(Items from a dataset)

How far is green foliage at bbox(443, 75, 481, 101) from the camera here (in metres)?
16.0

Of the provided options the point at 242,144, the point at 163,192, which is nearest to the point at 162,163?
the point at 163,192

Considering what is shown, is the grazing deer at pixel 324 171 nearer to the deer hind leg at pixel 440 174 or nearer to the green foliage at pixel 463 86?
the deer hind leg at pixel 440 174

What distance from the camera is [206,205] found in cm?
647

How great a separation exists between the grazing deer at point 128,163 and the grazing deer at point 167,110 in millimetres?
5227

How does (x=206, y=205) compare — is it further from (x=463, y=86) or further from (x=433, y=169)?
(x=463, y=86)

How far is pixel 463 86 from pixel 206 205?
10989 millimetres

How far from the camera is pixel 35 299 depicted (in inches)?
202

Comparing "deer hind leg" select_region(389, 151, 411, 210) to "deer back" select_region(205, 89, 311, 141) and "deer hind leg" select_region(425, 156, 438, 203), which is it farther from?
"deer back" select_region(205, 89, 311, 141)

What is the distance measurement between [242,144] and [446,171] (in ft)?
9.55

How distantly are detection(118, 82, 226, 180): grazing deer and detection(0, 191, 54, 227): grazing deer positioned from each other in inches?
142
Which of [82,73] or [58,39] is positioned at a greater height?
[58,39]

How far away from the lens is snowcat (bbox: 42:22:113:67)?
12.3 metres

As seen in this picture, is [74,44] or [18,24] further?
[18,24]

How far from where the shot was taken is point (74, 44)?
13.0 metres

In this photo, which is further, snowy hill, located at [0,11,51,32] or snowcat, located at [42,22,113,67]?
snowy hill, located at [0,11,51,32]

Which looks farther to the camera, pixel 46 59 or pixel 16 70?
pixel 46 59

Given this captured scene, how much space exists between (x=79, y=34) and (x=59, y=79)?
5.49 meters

■ Problem ■
From the "Considering what is" line to the close of the listing, restate each line word for word.

■ Exercise result ■
Considering what is shown, is the grazing deer at pixel 324 171 nearer to the deer hind leg at pixel 440 174 or nearer to the green foliage at pixel 463 86?
the deer hind leg at pixel 440 174

What distance from the camera is [206,205] found in cm?
647

How great a separation exists between the grazing deer at point 128,163 and the grazing deer at point 167,110 in millimetres?
5227

How does (x=206, y=205) compare — is it further from (x=463, y=86) or further from (x=433, y=169)?
(x=463, y=86)

How far is pixel 463 86 from pixel 206 205?
10989 millimetres

How far from the camera is pixel 35 299 depicted (in inches)?
202

Comparing "deer hind leg" select_region(389, 151, 411, 210) to "deer back" select_region(205, 89, 311, 141) and "deer hind leg" select_region(425, 156, 438, 203), which is it farther from?
"deer back" select_region(205, 89, 311, 141)

What is the distance measurement between [242,144] and [446,171] (in ft)?
9.55

How distantly are detection(118, 82, 226, 180): grazing deer and detection(0, 191, 54, 227): grazing deer positioned from each other in inches?
142
Which of [82,73] or [58,39] is positioned at a greater height?
[58,39]

How far away from the lens is snowcat (bbox: 42:22:113:67)?
12.3 metres

As seen in this picture, is [74,44] or [18,24] further?
[18,24]

How far from where the shot was taken is point (74, 44)?
13.0 metres

In this photo, which is further, snowy hill, located at [0,11,51,32] or snowcat, located at [42,22,113,67]?
snowy hill, located at [0,11,51,32]

Which looks farther to the camera, pixel 46 59 or pixel 16 70?
pixel 46 59

Given this captured scene, how much space exists between (x=79, y=34) and (x=59, y=79)?
5.49 meters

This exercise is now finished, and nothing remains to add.